**Task inputs:**

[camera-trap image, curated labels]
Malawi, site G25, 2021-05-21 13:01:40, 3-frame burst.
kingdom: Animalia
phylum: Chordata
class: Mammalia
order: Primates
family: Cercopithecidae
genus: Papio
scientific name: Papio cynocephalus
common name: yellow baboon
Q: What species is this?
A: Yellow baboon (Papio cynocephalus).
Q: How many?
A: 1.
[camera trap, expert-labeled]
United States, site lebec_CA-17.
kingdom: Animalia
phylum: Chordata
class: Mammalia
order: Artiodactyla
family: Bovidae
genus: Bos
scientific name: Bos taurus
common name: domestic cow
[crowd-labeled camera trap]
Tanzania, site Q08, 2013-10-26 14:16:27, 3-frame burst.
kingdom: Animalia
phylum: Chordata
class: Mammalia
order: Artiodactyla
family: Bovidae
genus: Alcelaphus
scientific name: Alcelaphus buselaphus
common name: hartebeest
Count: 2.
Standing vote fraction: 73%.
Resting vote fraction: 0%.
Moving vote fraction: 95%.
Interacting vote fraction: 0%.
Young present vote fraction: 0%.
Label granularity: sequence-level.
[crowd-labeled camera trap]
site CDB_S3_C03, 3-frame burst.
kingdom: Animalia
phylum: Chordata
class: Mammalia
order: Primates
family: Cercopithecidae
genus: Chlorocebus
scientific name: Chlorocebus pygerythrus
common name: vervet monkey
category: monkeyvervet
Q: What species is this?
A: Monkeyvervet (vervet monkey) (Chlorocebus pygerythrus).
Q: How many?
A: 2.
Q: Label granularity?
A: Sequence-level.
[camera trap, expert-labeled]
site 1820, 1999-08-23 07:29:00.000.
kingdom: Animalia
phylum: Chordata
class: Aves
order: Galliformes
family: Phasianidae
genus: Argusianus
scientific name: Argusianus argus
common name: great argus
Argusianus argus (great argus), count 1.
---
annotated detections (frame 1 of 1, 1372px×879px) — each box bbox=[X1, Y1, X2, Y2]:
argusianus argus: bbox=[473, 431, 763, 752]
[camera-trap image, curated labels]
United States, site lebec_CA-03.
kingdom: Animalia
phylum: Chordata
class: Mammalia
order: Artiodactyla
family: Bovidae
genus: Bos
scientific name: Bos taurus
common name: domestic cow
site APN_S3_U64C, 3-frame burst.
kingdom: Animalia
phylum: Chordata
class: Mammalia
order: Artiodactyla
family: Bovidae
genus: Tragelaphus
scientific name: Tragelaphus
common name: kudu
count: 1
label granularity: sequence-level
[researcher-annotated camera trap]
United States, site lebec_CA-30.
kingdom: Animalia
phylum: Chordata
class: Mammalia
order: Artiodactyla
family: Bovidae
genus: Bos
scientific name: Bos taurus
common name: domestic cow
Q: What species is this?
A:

**Work instruction:** Every line above from the line with "common name: yellow baboon" to the line with "Tanzania, site Q08, 2013-10-26", inclusive, must be returned exactly; no other line belongs in the reply.

**Task response:**
common name: yellow baboon
Q: What species is this?
A: Yellow baboon (Papio cynocephalus).
Q: How many?
A: 1.
[camera trap, expert-labeled]
United States, site lebec_CA-17.
kingdom: Animalia
phylum: Chordata
class: Mammalia
order: Artiodactyla
family: Bovidae
genus: Bos
scientific name: Bos taurus
common name: domestic cow
[crowd-labeled camera trap]
Tanzania, site Q08, 2013-10-26 14:16:27, 3-frame burst.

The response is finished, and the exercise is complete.